Luiza Erundina de Sousa, de 87 anos, tem o privilégio de carregar dentro de si, parte da história democrática do Brasil. Assistente Social por formação e política por vocação, foi reeleita no último dia 2 de outubro de 2022, para o sétimo mandato como deputada estadual, com quase 114 mil votos.E não foi à toa.
Com uma carreira política de realizações como poucos, ela já apresentou mais de 1.700 projetos de lei em defesa das mulheres, gestantes, crianças e trabalhadores. Alguns deles viraram lei de ementa à Constituição, como a que inclui o transporte na lista de direitos sociais previstos no artigo 6° da Constituição Federal de 1988, o que garante políticas de gratuidade, por exemplo.
Em entrevista ao Terra NÓS, ela falou sobre o trabalho de confronto e oposição que deverá fazer frente ao legislativo mais conservador dos últimos quarenta anos e como os 80+ influenciam no seu modo de levantar bandeiras sociais.
Terra NÓS: Deputada, a senhora foi reeleita para o sétimo mandato consecutivo. Nesses últimos anos, a senhora pode ver muitas configurações do legislativo. Como a senhora o resultado da última eleição?
Erundina: Eu tenho a honra de, aos 87 anos, participar ativamente da política, escolhida através do voto. Durante esses quase 24 anos como deputada, pude acompanhar a qualidade da representatividade dessa chamada “Casa do Povo” e posso te dizer com toda certeza: a cada ano está piorando. Tivemos mais de 40% de renovação, com novos deputados, mas isso não quer dizer que tivemos uma qualidade nas representações. O que temos são nomes novos na política que permeiam as tradições da política feita por coronéis que visam apenas os próprios interesses. Tivemos alguns nomes eleitos bem importantes, mas a maioria são pessoas que querem ocupar esse espaço do centrão, que não atende as necessidades reais das pessoas.
Essa piora que a senhora cita, começa quando?
Neste meu atual mandato, que termina em fevereiro de 2023, coincidiu com o mandato do atual presidente Jair Bolsonaro. Houve uma descontinuação das políticas de direitos humanos, e prejuízos reais nas políticas sociais e de cidadania. Há um clima de tensão entre os poderes, que eu não testemunhei em outros mandatos. Ele consegue desestabilizar a ordem institucional do País e isso é muito grave para a democracia. Colocar um poder contra o outro, o STF, o Congresso Nacional, com ameaças de fechamento. Estamos num momento muito delicado para o Brasil.
O próximo mandato da senhora, será mais díficil?
Com certeza será o mais combativo dos últimos anos no Congresso Nacional. Tivemos um Congresso inerte durante o governo de Jair Bolsonaro. Rodrigo Maia não tomou iniciativa sobre os quase 200 pedidos de impeachment contra o presidente.
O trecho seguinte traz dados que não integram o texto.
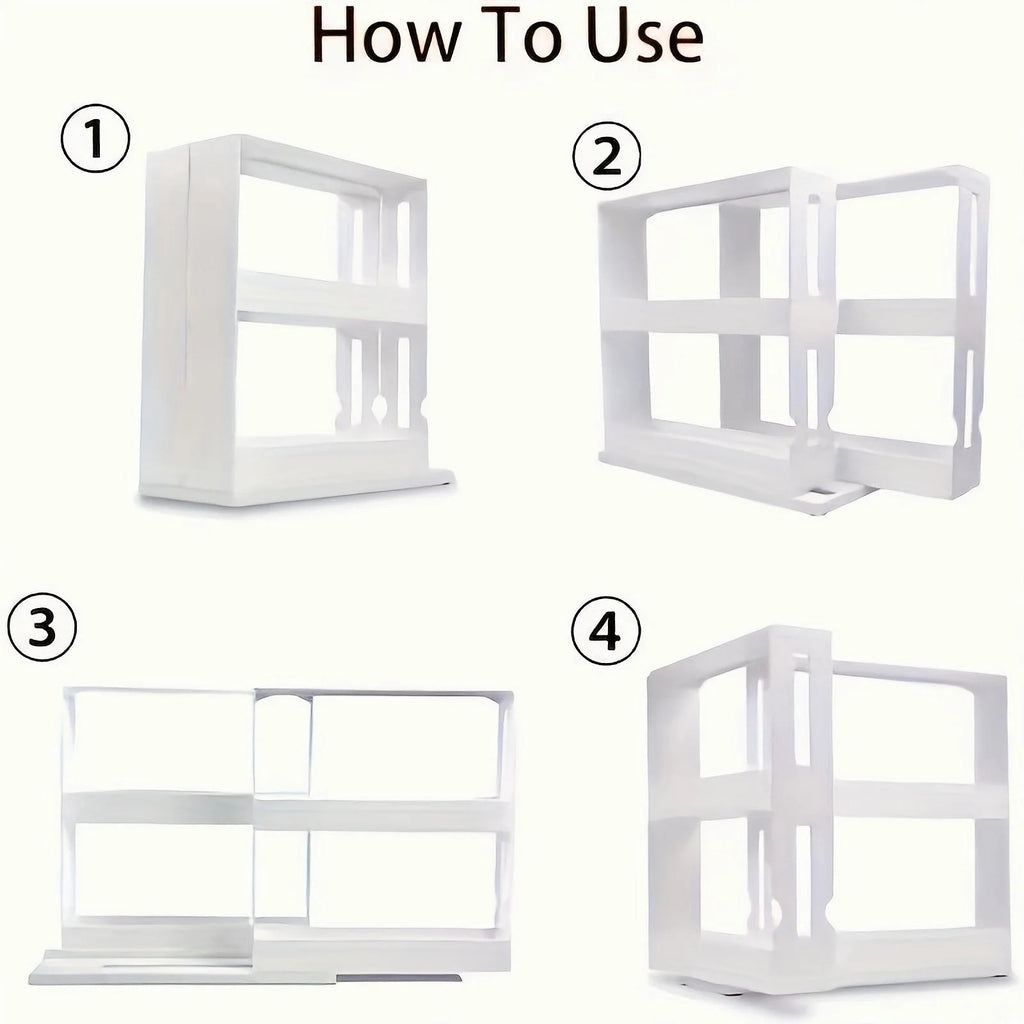 How To Use

①

②

③

④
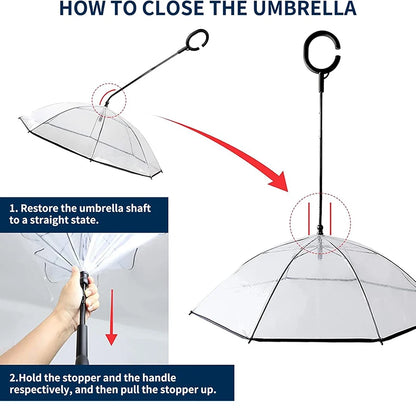 HOW TO CLOSE THE UMBRELLA

1. Restore the umbrella shaft to a straight state.

2.Hold the stopper and the handle respectively, and then pull the stopper up.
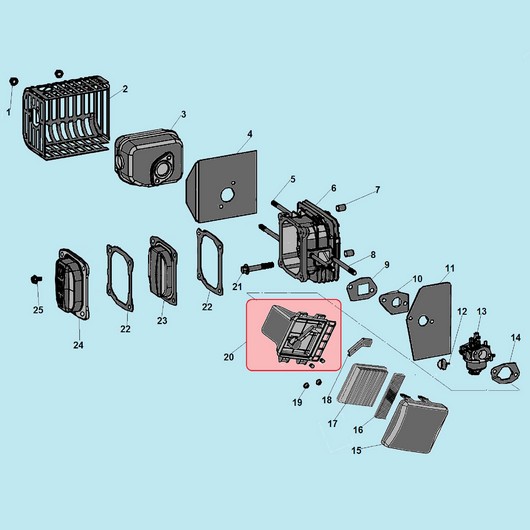 1
2
3
4
5
6
7
8
9
10
11
12
13
14
25
24
22
23
22
21
20
19
18
17
16
15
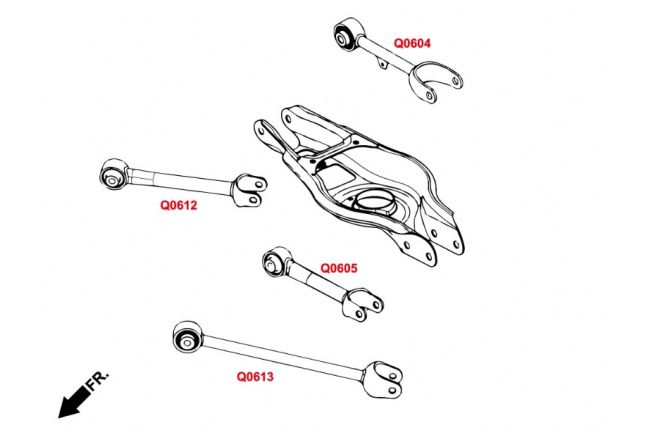 Q0604

Q0612

Q0605

Q0613

FR.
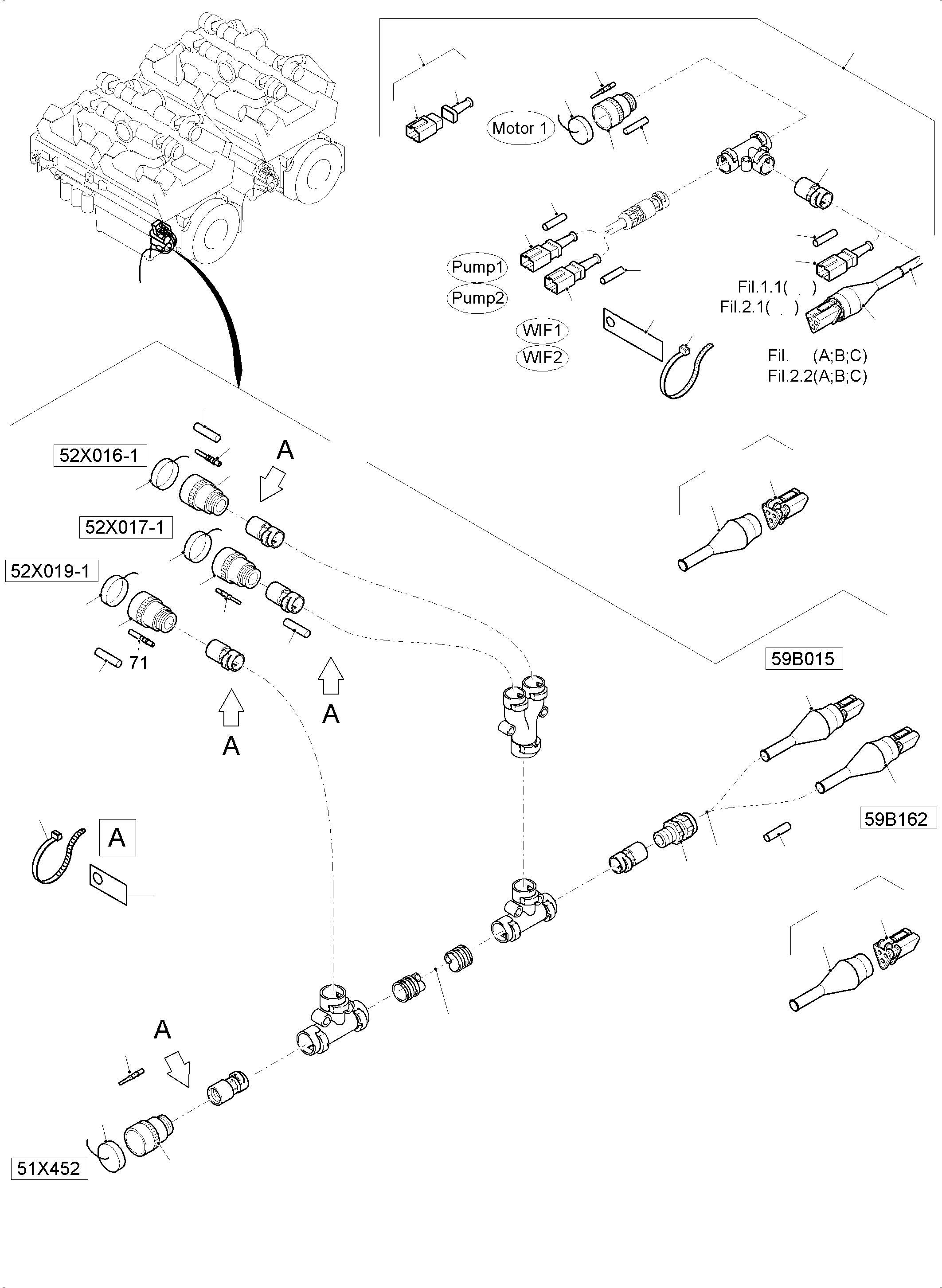 Motor 1

Pump1

Pump2

WIF1

WIF2

Fil.1.1( . )
Fil.2.1( . )

Fil. (A;B;C)
Fil.2.2(A;B;C)

52X016-1

A

52X017-1

52X019-1

71

A

A

59B015

59B162

A

A

51X452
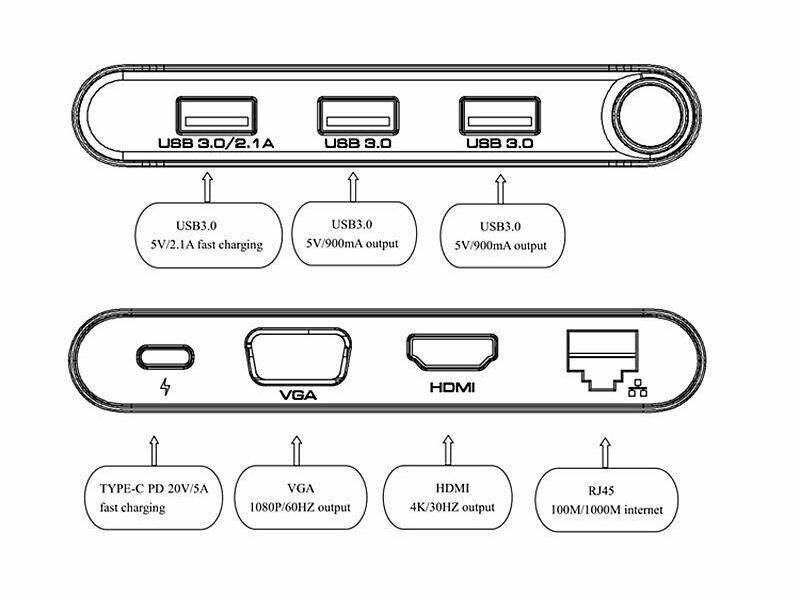 USB 3.0/2.1A
USB 3.0
USB 3.0

USB3.0
5V/2.1A fast charging

USB3.0
5V/900mA output

USB3.0
5V/900mA output

VGA
HDMI

TYPE-C PD 20V/5A
fast charging

VGA
1080P/60HZ output

HDMI
4K/30HZ output

RJ45
100M/1000M internet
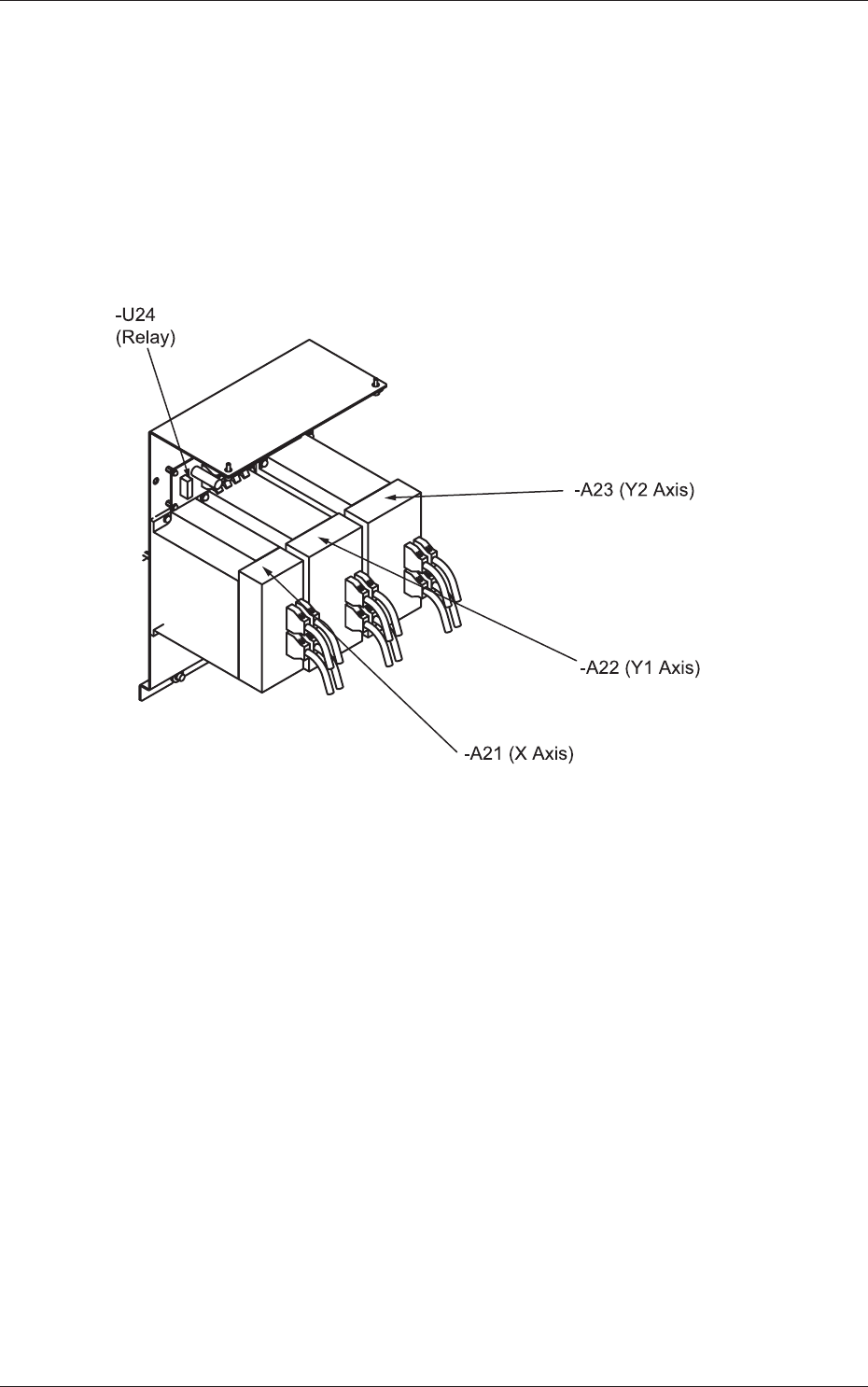 -U24
(Relay)

-A23 (Y2 Axis)

-A22 (Y1 Axis)

-A21 (X Axis)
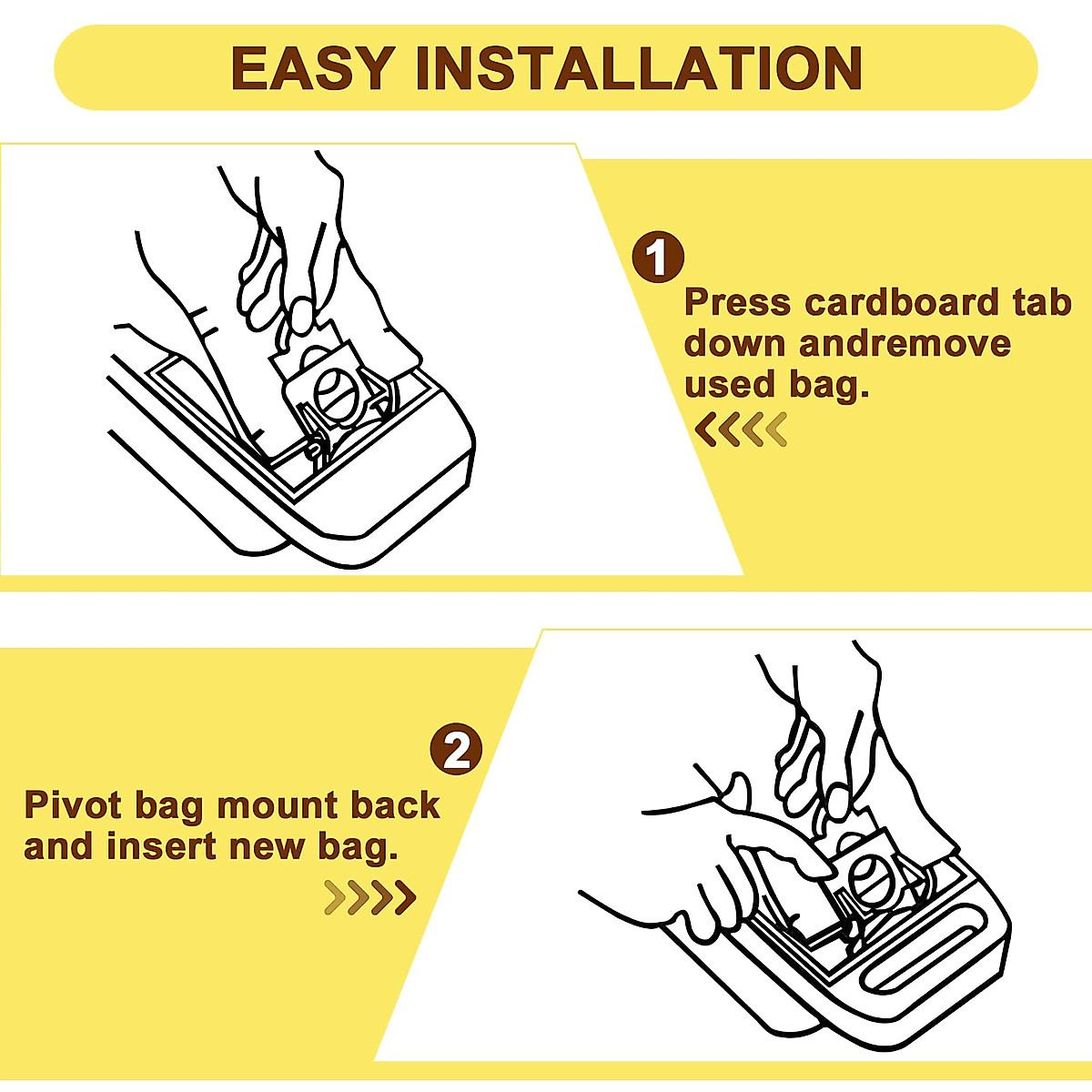 EASY INSTALLATION

1

Press cardboard tab down andremove used bag.

2

Pivot bag mount back and insert new bag.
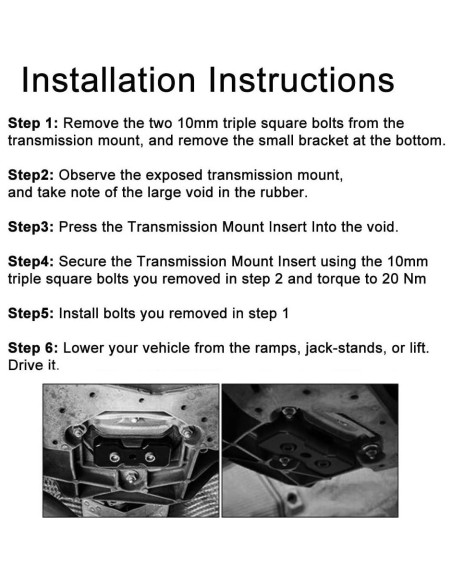 Installation Instructions

Step 1: Remove the two 10mm triple square bolts from the transmission mount, and remove the small bracket at the bottom.

Step2: Observe the exposed transmission mount, and take note of the large void in the rubber.

Step3: Press the Transmission Mount Insert Into the void.

Step4: Secure the Transmission Mount Insert using the 10mm triple square bolts you removed in step 2 and torque to 20 Nm

Step5: Install bolts you removed in step 1

Step 6: Lower your vehicle from the ramps, jack-stands, or lift. Drive it.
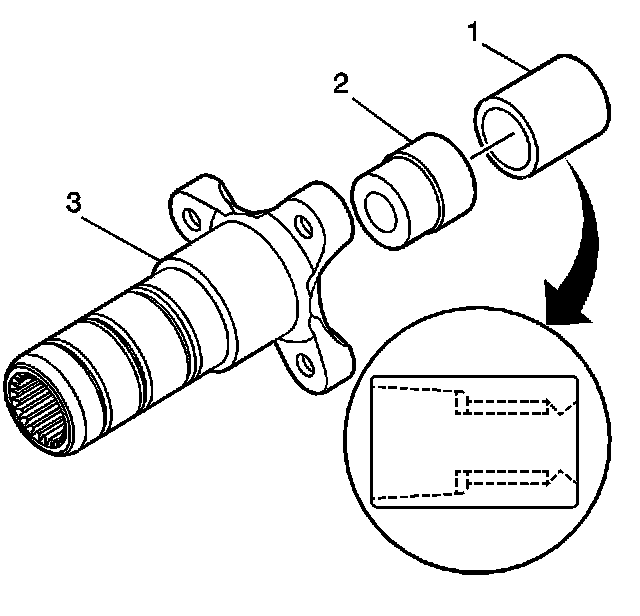 1
2
3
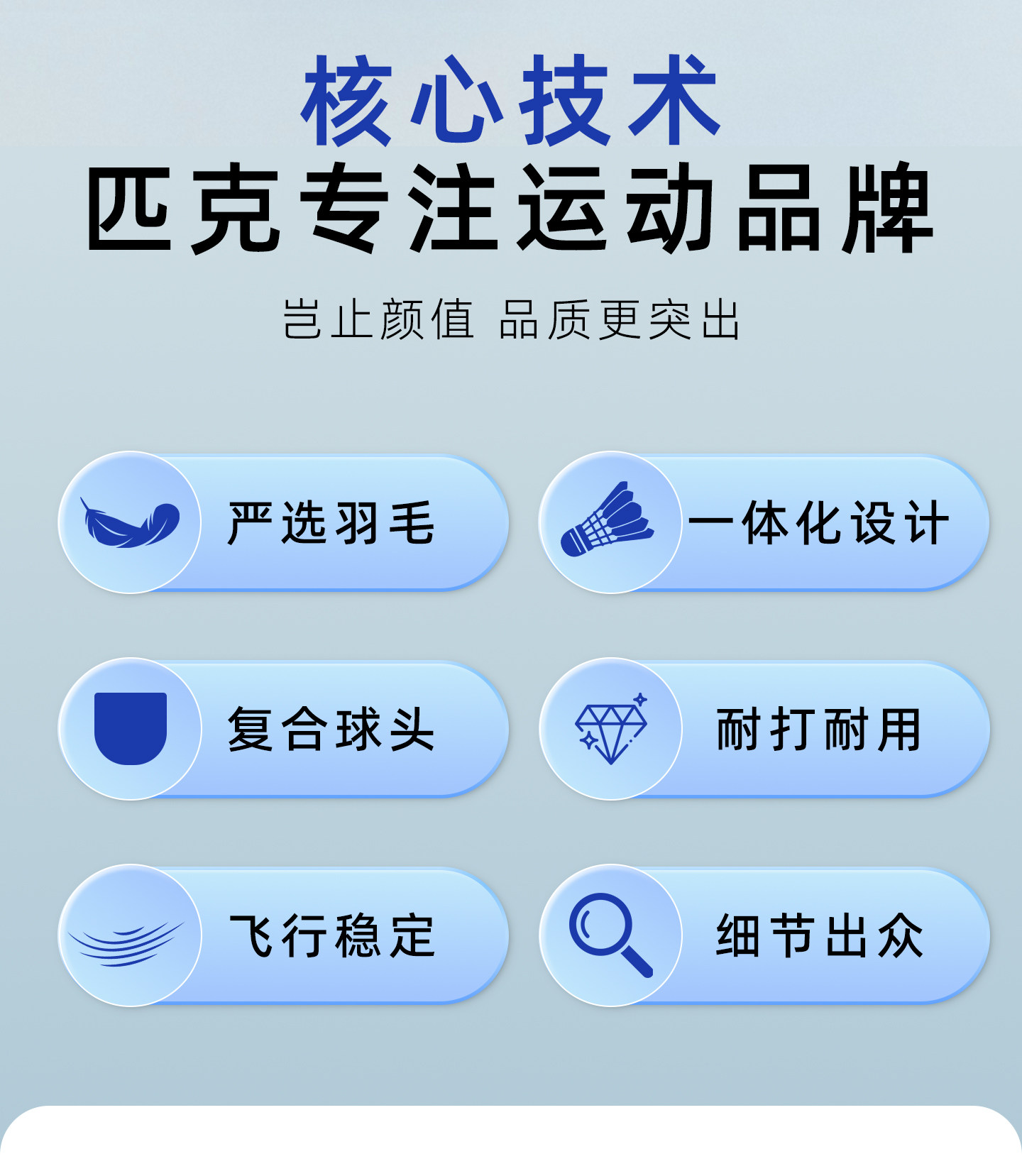 核心技术

匹克专注运动品牌

岂止颜值 品质更突出

严选羽毛

一体化设计

复合球头

耐打耐用

飞行稳定

细节出众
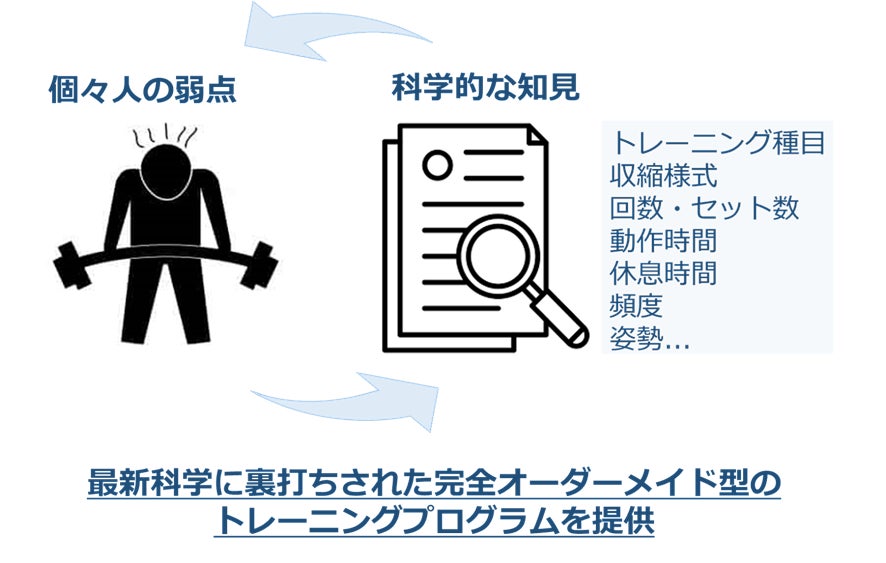 個々人の弱点

科学的な知見

トレーニング種目
収縮様式
回数・セット数
動作時間
休息時間
頻度
姿勢…

最新科学に裏打ちされた完全オーダーメイド型のトレーニングプログラムを提供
Arthur Lyra é mais bolsonarista que o próprio Bolsonaro. E os crimes de responsabilidade do presidente ficaram sem solução. Com um Congresso mais conservador, teremos que fazer uma frente mais combativa. Mas para mim o quadro mais preocupante é o do Senado. Porque até então, não havia uma maioria de extrema direta. Hoje isso já é uma realidade.
E como a senhora enxerga a importância de continuar nesse espaço de discussão e construção que é o Congresso Nacional, aos seus 87 anos?
Ao longo da minha carreira, sempre atuei com pessoas de diferentes idades, e isso foi muito enriquecedor. Eu entendo que envelhecer é um processo natural do qual todos nós vamos passar a menos que a gente morra antes. Então envelhecer é uma certeza e nunca foi um empecilho pra mim. É claro que por eu ser mulher, nordestina, de esquerda, assistente social defensora dos direitos humanos, tudo isso já em coloca num lugar exposto para ataques. Mas hoje, sendo uma idosa, penso que minha permanência no Congresso traz visibilidade para algumas pautas, como as Políticas Públicas para a população 60+, por exemplo. Embora eu tenha uma agenda mais ampla, em defesa das mulheres, crianças e de políticas sociais, um idoso que me vê atuando se sente representado.
Você acha que motiva outras pessoas idosas a participarem da vida política e das discussões sociais?
Acredito que sim. Eu não vejo dificuldade alguma em atuar. E também não acho que seja incoerente para a sociedade que eu continue atuando. Enquanto eu tiver saúde física e lucidez, vão me ver falando e fazendo política sim.